SUNOL, Calif. (KGO) — If you’re a steelhead trout wanting to start a family, it’s a long swim from San Francisco Bay to the sheltered breeding grounds of Alameda Creek. But now, for the first time in nearly three decades, that winding 40-mile path from Union City to the rolling foothills of Sunol is finally flowing free.

“The flows get really high here,” says California Trout Regional Director Claire Buchanan, pointing to the running creek. The environmental group helped push through the final removal of a structural barrier allowing migrating fish to reach the shaded banks.

“So this is a really incredible place where they can reproduce and hopefully recover as a species. We expect to see salmon and steelhead moving through the San Francisco Bay up to the upper portions of Alameda Creek,” Buchanan explains.

But making that possible took some heavy lifting. Drone footage captured before the construction shows the key section of creek. Located behind a working quarry and crossed with a cement covering installed to protect a PG&E pipeline. With the utility’s help, crews finally began tearing out the structure this summer.

“Yeah, a pretty big job, a lot of coordination. Partnership with Cal Trout and DeSilva Gates as well,” says PG&E Construction manager Jona Cruz.

He says the utility able to reroute the pipeline and lower it to make way for the migrating fish and benefit the surrounding communities.

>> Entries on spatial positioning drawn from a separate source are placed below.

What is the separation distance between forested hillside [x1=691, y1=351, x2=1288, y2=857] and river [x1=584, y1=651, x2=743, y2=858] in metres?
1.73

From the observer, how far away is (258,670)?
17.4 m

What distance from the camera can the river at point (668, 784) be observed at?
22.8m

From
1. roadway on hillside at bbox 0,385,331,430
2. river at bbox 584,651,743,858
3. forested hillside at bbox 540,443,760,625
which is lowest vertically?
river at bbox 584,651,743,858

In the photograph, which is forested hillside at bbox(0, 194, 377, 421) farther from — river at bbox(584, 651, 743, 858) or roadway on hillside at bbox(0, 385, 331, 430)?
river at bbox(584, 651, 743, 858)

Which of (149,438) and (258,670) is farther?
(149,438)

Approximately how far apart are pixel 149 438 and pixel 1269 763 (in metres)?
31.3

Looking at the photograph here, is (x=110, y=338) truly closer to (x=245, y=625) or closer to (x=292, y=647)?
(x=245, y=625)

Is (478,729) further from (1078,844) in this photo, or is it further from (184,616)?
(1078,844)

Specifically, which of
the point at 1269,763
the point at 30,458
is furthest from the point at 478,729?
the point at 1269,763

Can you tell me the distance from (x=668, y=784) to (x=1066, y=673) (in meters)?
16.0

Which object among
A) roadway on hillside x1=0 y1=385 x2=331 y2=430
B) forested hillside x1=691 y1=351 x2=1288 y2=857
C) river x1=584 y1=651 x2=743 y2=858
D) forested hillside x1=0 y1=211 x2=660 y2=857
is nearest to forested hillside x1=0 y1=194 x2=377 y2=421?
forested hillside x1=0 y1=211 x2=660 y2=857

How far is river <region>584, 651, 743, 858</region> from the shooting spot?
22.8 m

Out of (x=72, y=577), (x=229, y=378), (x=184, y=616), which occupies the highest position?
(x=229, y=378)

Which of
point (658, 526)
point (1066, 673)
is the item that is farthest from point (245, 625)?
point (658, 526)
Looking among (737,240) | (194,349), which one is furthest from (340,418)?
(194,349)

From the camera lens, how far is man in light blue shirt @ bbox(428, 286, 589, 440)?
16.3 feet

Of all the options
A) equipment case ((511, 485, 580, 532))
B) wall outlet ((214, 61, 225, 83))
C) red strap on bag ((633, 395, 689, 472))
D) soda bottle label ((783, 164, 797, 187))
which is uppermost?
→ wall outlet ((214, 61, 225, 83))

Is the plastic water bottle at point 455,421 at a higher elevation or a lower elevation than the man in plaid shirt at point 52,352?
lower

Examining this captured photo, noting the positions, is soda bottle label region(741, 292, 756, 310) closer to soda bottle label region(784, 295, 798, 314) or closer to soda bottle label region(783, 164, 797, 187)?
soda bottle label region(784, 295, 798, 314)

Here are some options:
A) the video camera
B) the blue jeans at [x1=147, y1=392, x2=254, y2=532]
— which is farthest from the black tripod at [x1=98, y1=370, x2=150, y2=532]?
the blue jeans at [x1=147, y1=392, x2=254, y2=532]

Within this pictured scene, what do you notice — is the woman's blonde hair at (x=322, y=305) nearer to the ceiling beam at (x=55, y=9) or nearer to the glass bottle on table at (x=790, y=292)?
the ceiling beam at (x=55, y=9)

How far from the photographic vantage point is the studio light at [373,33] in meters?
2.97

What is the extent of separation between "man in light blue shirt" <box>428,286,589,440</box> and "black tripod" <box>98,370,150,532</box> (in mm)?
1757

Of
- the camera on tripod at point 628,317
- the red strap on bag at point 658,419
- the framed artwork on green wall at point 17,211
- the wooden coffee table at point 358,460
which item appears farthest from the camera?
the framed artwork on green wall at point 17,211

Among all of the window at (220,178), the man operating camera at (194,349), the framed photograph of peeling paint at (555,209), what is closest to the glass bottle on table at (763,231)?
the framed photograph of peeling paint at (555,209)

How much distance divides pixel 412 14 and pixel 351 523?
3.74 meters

“We figured out, how deep we needed to go. What type of backfill was required so that once, the obstruction was removed, we would be, we would be good to go. It’s definitely something that we’re definitely proud of. And we feel like we made this environment and community a lot better. So, you know, it’s something that I’ll remember forever, says Cruz.

Biologists with the environmental group say steelhead trout are listed as a threatened species in Northern California and haven’t been spotted this far upstream since the 1960s. Now they’re hoping that populations will reach the creek to spawn and bolster populations that have dipped to roughly 10% of their historic numbers.

“Yeah, it’s pretty breathtaking,” adds Buchanan. “So many people live along Alameda Creek and within the Alameda Creek watershed. I want them to just feel really grateful and lucky to have these incredible fish that have come all the way from the Pacific Ocean through their backyard.”

Much of the work was paid for with $4.3 million grant from the National Oceanic and Atmospheric Administration as part of the Inflation Reduction Act.